La imagen le parece tan deplorable que saca un llanto de cinco minutos en Consuelo. “Esto es lo que este hombre da al mundo”, se lamenta, “Esto es lo que enseña en nochevieja”.
Este hombre es Fidel Castro, símbolo del cambio político que lanzó a su familia al exilio. La imagen vista en la pantalla es lo que Kepech considera una “farsa grotesca” o “una sátira intencionada y congruente” del político en relación “con el odio que siente hacia el mundo capitalista”. De repente, también él se ha conmovido, estremecido. La posibilidad de la muerte de ella es el aviso de su propia muerte. Se detiene a contemplar la carne del deseo que habrá de ser cercenada por la enfermedad. Le escucha decir:
“Yo no quería el exilio para mi familia, pero creces y oyes decir Cuba, Cuba, Cuba continuamente. ¡Y Mira! ¡Esa gente! ¡Una gente tan vulgar!”. Consuelo, que habría sido una turista de estar en aquel lugar desde el cual transmite su reportaje la televisora, sufre. La realidad del cuerpo enfermo se transforma en lamento sentimental. La idea se pudre y se depaupera. El sueño germinado en ella gracias al recuerdo de sus ancestros está siendo ultrajado por la realidad de la cual también es parte el derrumbe de su propio cuerpo.
“¿Te consideras cubana?”, pregunta Kepech. Ella responde: “Nací aquí, pero no, soy cubana, muy cubana”. Y entonces confiesa al amante la imagen que conserva de la tierra a la cual se remontan sus raíces; no se trata de playas, no es esa clase de retratos los que imagina, advierte: se ha visto persistentemente en una frontera de mar y de tierra, en un malecón. “Es ahí donde pensé que yo estaría”, dice. “La calle que podría haber sido”, apunta el amante y narrador. “La calle que debería haber sido”, murmura Consuelo.

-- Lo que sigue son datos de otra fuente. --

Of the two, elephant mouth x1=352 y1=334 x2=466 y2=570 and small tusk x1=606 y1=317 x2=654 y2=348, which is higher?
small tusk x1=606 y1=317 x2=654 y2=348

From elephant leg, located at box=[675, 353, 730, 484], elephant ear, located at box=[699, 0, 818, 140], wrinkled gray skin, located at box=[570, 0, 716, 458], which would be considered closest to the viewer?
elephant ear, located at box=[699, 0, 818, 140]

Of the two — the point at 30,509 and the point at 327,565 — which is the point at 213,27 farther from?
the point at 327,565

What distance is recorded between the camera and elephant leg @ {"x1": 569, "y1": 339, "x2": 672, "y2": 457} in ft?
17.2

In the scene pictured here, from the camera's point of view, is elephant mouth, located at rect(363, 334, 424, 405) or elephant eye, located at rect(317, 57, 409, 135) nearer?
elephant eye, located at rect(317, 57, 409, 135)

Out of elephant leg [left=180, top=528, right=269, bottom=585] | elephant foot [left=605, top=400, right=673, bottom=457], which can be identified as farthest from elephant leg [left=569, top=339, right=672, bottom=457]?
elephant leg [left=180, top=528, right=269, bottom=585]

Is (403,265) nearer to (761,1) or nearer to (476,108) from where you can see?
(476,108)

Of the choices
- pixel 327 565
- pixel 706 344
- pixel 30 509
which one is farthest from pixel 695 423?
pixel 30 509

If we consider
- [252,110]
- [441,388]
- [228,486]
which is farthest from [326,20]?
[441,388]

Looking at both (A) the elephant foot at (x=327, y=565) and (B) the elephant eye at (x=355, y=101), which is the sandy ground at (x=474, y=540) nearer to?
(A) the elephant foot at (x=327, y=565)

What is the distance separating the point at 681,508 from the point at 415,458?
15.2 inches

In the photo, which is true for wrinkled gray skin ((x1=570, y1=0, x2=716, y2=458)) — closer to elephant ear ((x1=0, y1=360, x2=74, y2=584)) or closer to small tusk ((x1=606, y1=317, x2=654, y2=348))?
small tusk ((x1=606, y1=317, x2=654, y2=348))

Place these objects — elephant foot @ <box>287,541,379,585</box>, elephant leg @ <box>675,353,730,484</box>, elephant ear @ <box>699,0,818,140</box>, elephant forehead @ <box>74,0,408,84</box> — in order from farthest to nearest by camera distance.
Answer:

Se trata de una escena de El animal moribundo, novela del ya fallecido y grande escritor estadounidense Philip Roth. La historia fue adaptada al cine por la directora española Isabel Coixet. La frase que escoge Roth como inspiración para su libro pertenece a la escritora irlandesa Edna O Brien: “El cuerpo contiene la biografía tanto como el cerebro”.